Moench and Katz agree that increased support for microbicides will only come through public awareness campaigns.
”This effort has been completely dependent on government and philanthropic support,“ Moench said. He encouraged people to show their support by contacting their representatives and asking them to support pending legislation to support microbicide research and development.
Katz, who did not know about microbicides before signing on as a Planned Parenthood intern, took action this year by starting the student group Students for Microbicides, abbreviated S4M.
So far, the group has worked together to bring relevant speakers, petition and write letters to governmental officials, register voters, and hold informational meetings.

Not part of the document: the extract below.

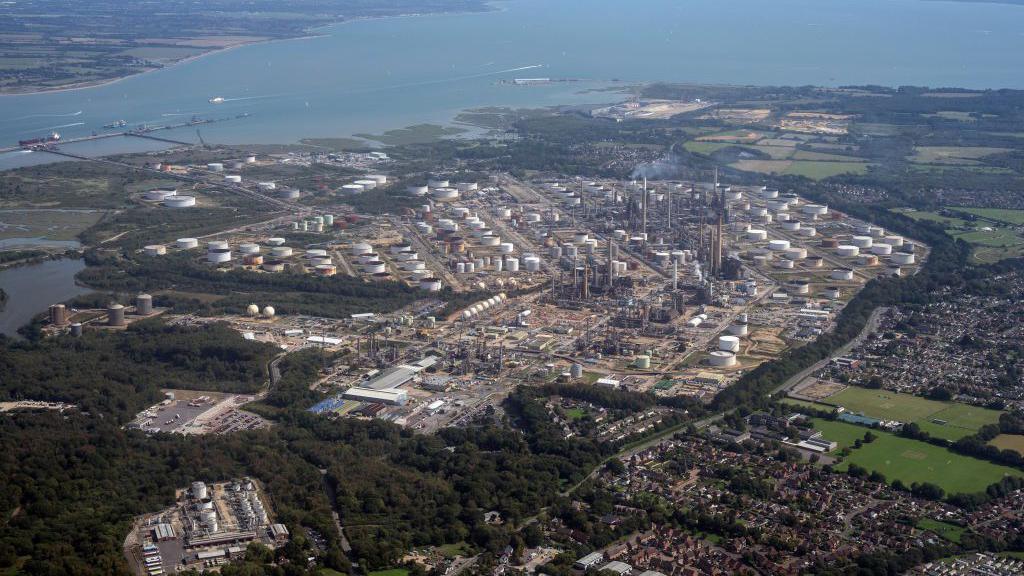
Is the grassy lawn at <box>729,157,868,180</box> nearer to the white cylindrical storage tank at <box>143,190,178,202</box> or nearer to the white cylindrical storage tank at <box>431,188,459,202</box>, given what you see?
the white cylindrical storage tank at <box>431,188,459,202</box>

Currently, the United States devotes two percent of its AIDS research budget to microbicides. Proponents of microbicides say this is not sufficient to make rapid progress.
To many microbicides supporters, the government’s paltry support is indicative of moral conservatism or a deep-seated alliance with pharmaceutical companies, who, as Katz pointed out, will not reap big profits from the development of microbicides.
”I think it is fair to say that the administration is also anti-sex, so they are not likely to go out on a limb to promote development of a product used during sex,“ Moench said. ”[It’s] far better to support a vaccine that is not so closely tied to intercourse.“
Moench, who describes microbicides as the ”poor stepchild“ of AIDS prevention research, attributes this apparent lack of support to fear of ”condom migration,“ a movement away from the promotion of condom use in favor of microbicides.
”[There is] a worry that a behavioral method will be hard to implement, as it requires widespread and sustained effort by individuals who are asked to make an intimate lifestyle change,“ Moench said.
In contrast, other areas of research, such as vaccine immunology appear to be more potentially effective.
”Microbicides are not ‘sexy’ in a scientific sense, despite being all too sexy in a political sense,“ Moench said.